La rencontre, placée sous le signe de la fraternité, s’est conclue par un échange de présents, symbole de rapprochement et de coopération future.
Un peu plus tôt, le Khalife avait également rencontré le Secrétaire général du Conseil régional des Pouilles, Roberto Vennery, accompagné du président de la Commission de l’immigration. Présentant les objectifs de sa tournée et ceux de l’ONG Fawzywanadiaty (FWN), Thierno Amadou Ba a déclaré :
« Nous devons lutter ensemble contre l’immigration clandestine, mais aussi combattre ses causes profondes : la pauvreté, l’injustice et l’exclusion. »
Les responsables italiens ont salué cette approche. « Le discours du Khalife est porteur d’universalité, a confié un membre de la délégation régionale. Il ne parle pas seulement aux Sénégalais, mais à tous ceux qui croient en une société plus juste ».

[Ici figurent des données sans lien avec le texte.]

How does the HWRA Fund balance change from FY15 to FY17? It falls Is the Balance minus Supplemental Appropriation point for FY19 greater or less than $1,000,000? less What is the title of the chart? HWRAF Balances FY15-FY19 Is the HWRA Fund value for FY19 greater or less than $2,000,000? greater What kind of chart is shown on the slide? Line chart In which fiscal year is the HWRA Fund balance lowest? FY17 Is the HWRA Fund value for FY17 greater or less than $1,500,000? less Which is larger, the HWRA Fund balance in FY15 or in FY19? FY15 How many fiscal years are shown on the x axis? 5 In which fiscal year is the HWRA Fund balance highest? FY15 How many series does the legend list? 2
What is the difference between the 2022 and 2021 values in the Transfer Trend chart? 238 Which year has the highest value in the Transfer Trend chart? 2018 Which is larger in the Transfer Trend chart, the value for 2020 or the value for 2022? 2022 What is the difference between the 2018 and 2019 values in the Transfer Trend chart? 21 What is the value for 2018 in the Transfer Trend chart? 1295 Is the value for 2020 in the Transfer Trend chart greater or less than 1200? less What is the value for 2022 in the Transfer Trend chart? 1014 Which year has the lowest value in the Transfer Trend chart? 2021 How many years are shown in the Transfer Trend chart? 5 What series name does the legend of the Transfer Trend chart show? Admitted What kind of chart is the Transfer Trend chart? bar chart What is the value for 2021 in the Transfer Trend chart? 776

Une diplomatie spirituelle en action
À travers ces différentes étapes, une constante s’est imposée : la capacité du Khalife de Bambilor à conjuguer le spirituel et le social. En allant à la rencontre des migrants, des élus locaux et des institutions régionales, Thierno Amadou Ba a rappelé que la foi n’est pas seulement une affaire intime, mais aussi un levier pour construire des passerelles entre communautés et renforcer la solidarité.

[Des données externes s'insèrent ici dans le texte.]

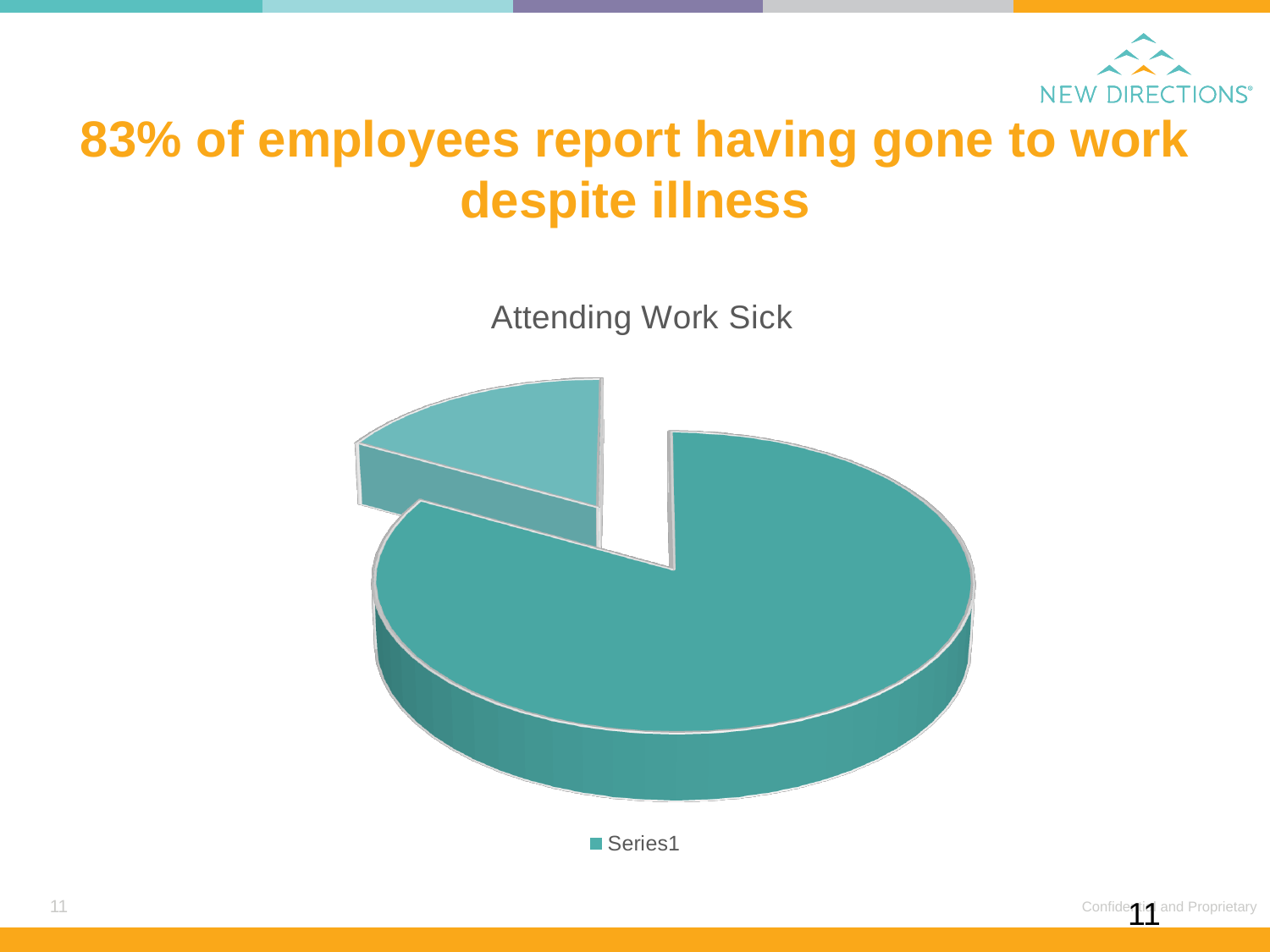
What is the legend entry shown below the pie chart? Series1 What kind of chart is shown on the slide? pie chart How many slices does the pie chart have? 2 Is the larger slice of the pie greater or less than half of the pie? greater How many series does the legend list? 1 Which slice is larger, the darker teal slice or the lighter, separated slice? the darker teal slice What is the title of the chart? Attending Work Sick According to the slide title, what percentage of employees report having gone to work despite illness? 83%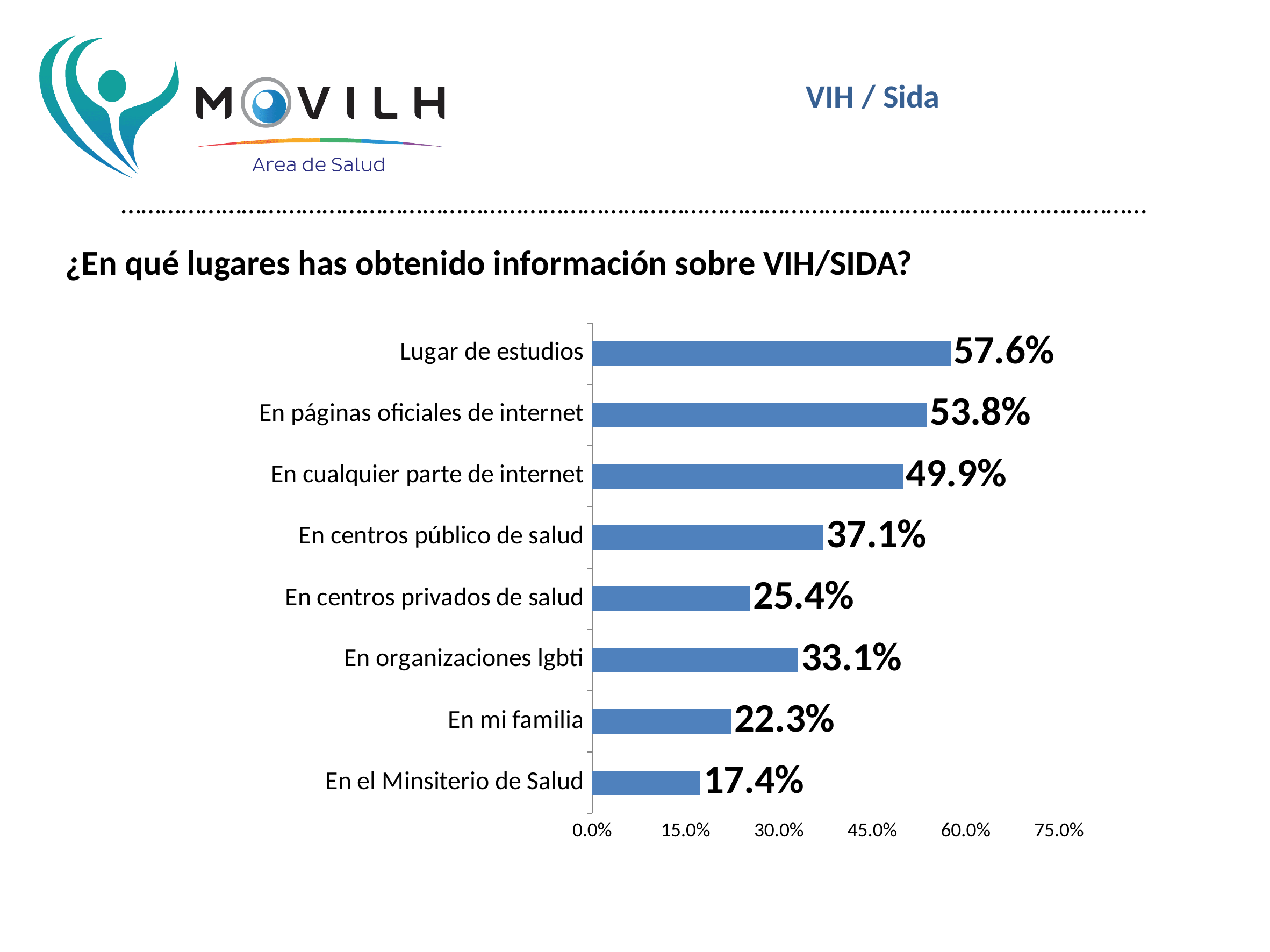
What is the difference between the values for "En centros público de salud" and "En centros privados de salud"? 11.7% What is the difference between the values for "Lugar de estudios" and "En páginas oficiales de internet"? 3.8% What is the value for "Lugar de estudios"? 57.6% How many categories are shown in the chart? 8 Which category has the lowest value? En el Minsiterio de Salud What is the value for "En organizaciones lgbti"? 33.1% What kind of chart is shown on the slide? bar chart Is the value for "En cualquier parte de internet" greater or less than 45.0%? greater Which is larger, the value for "En centros privados de salud" or the value for "En organizaciones lgbti"? En organizaciones lgbti What is the value for "En mi familia"? 22.3% What question does the chart title ask? ¿En qué lugares has obtenido información sobre VIH/SIDA? Which category has the highest value? Lugar de estudios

« Nous ne sommes pas seulement des croyants, nous sommes aussi des citoyens du monde », a-t-il souligné, insistant sur la responsabilité partagée des peuples face aux défis contemporains.

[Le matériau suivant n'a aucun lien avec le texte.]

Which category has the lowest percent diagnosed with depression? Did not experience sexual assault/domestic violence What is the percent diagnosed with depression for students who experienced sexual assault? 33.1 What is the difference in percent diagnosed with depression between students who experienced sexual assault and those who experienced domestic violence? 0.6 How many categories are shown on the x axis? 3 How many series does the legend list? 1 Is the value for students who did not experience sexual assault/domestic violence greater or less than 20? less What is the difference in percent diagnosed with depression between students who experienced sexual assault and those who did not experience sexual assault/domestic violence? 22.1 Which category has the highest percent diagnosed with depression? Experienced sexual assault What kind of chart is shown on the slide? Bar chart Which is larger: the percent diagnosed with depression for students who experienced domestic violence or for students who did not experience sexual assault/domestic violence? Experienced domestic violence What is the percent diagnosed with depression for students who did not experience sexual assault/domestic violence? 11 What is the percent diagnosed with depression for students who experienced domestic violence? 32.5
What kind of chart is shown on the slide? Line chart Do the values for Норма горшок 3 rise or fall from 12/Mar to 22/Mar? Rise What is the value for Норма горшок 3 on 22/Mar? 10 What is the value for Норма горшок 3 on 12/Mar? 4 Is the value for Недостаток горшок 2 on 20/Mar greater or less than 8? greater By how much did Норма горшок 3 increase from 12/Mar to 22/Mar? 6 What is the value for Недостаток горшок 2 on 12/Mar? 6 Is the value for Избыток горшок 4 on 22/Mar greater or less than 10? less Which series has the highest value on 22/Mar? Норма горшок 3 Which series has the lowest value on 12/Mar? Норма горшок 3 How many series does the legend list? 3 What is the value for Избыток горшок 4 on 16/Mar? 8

Pour la diaspora sénégalaise, sa présence a été vécue comme une marque de proximité et d’attention. « Voir le Khalife ici, à nos côtés, c’est comme sentir que nos familles au pays ne nous oublient pas », confie un travailleur saisonnier rencontré à San Severo.
Un message universel
Au-delà du contexte italien, le message porté par le Khalife se veut universel. Il appelle à bâtir un avenir fondé sur la paix, la solidarité et la dignité partagée.
« La paix est notre héritage commun, la dignité est notre droit naturel. Là où les peuples s’unissent, les frontières cessent de diviser », a-t-il conclu.
De Foggia à San Severo, cette étape illustre combien la parole et les gestes de Thierno Amadou Ba trouvent un écho particulier en ces temps où les migrations interrogent les sociétés européennes. Sa tournée européenne se dessine ainsi comme un voyage de fraternité et de ponts jetés entre les cultures.
Après Foggia, le Khalife poursuivra sa visite dans plusieurs autres villes italiennes, selon un calendrier déjà établi : Napoli (5 – 11 septembre), Ravenna (12– 18 septembre), Vicenza (18 – 21 septembre), Bergamo (21 septembre – 2 octobre) avant son retour à Paris début octobre.
Un itinéraire qui traduit sa volonté de rester au plus près des réalités vécues par la diaspora, tout en poursuivant son plaidoyer pour un monde plus solidaire et fraternel.